The Malaysian government is actively considering the implementation of Artificial Intelligence (AI)-assisted asset tracking and identification technology to bolster the country’s asset declaration and reporting system. This move aims to increase transparency and combat potential corruption and tax evasion among individuals, including politicians and public servants.

Exploring cutting-edge technology

A senior government official, who spoke on the condition of anonymity, disclosed that the preliminary study of AI-based asset tracking technology is underway. This innovative system is expected to be highly advantageous for government bodies like the Malaysian Anti-Corruption Commission (MACC) and the Inland Revenue Board (LHDN) in their efforts to investigate individuals suspected of concealing wealth or evading taxes.

The official said,

“The study of technology is in it’s preliminary stages and there is still a lot of grounds to cover,” said the official who spoke on condition of anonymity.

We have to look carefully into several concerns such as the data protection and privacy act as well as corresponding legal issues, before a decision is made on implementing the technology.

“But nevertheless, if approved and implemented, this technology will bring great benefits to the country in terms of identifying undeclared, hidden and ‘camouflaged’ assets of individuals ranging from politicians to public servants.”

While the government is enthusiastic about the potential benefits of this technology, several concerns must be addressed before any implementation decision is made. Key among these concerns are data protection and privacy regulations, as well as corresponding legal issues. The government is committed to thoroughly examining these aspects to ensure a responsible and lawful approach to implementing the technology.

Potential impact

If approved and put into practice, this asset tracking technology promises substantial advantages. It has the potential to unveil hidden and ‘camouflaged’ assets held by individuals, ranging from politicians to public servants. By scrutinizing assets in real-time, this technology can provide timely assistance to relevant agencies in identifying assets that have been concealed.

The Malaysian Anti-Corruption Commission (MACC) had previously voiced its intent to review the mechanism for asset declarations, aiming to enhance transparency and accountability for politicians and public officials. MACC Chief Commissioner Tan Sri Azam Baki highlighted the need for clearer declarations that genuinely reflect the wealth of these individuals.

The MACC already possesses legal authority to investigate individuals living extravagant lifestyles beyond their reported income levels, under Section 36 of the MACC Act 2009. Additionally, it can probe cases of false declarations under Section 3 of Act 783 and Section 199 of the Penal Code. Several high-profile individuals in Malaysia have recently faced scrutiny over issues related to their asset declarations, highlighting the urgency of improving the transparency of this process.

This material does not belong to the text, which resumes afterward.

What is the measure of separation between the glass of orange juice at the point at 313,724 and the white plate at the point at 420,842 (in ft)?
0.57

AI in Malaysian governance

While this initiative may be new for asset tracking, the Malaysian government has previously ventured into the realm of AI. In 2020, the Malaysian judiciary made history by employing the technology in sentencing individuals found guilty of drug-related crimes. The system, known as AiCOS (Artificial Intelligence in Court Sentencing), was introduced as a pilot project in Sabah and Sarawak.

However, the introduction of the system did not come without controversy. The Malaysian Bar Council expressed concerns about its use, particularly in sentencing recommendations. Currently, the system is only utilized for cases related to the possession of scheduled drugs under Section 12(2) of the Dangerous Drugs Act.

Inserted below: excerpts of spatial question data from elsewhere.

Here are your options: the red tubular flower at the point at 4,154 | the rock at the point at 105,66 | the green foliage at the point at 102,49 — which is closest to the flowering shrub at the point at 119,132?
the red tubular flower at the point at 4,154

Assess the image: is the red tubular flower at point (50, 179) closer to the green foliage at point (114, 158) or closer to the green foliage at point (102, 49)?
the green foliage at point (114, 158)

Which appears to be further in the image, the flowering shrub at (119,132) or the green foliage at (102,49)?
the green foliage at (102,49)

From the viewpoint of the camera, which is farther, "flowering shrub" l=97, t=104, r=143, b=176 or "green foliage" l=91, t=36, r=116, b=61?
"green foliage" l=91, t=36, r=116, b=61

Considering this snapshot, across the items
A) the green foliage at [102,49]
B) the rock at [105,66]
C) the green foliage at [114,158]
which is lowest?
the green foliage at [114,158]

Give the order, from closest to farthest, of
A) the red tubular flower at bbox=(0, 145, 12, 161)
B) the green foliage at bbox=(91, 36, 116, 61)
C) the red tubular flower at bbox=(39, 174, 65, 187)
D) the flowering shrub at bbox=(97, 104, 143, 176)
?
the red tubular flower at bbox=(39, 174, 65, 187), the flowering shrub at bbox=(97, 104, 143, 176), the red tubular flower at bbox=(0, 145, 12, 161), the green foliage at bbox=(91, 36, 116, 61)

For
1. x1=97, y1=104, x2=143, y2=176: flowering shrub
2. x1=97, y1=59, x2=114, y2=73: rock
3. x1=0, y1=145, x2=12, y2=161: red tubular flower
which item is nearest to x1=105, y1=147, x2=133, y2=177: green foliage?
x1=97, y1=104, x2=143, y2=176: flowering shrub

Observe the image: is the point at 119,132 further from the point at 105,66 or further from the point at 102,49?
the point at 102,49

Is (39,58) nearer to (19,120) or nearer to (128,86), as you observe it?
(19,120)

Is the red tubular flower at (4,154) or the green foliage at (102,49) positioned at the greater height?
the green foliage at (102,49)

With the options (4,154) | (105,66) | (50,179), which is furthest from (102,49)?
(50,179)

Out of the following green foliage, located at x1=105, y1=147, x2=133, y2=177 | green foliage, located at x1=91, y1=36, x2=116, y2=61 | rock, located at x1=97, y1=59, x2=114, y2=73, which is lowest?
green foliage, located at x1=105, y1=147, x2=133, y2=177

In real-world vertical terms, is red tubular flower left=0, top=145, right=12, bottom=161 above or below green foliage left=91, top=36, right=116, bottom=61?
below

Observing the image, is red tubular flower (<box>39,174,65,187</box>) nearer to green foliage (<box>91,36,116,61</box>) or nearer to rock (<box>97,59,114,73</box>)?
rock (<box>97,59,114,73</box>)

Despite initial challenges, the AiCOS system is still under further examination and study, with the potential for expanded use in sentencing recommendations related to various types of crimes.

Disclaimer. The information provided is not trading advice. Cryptopolitan.com holds no liability for any investments made based on the information provided on this page. We strongly recommend independent research and/or consultation with a qualified professional before making any investment decisions.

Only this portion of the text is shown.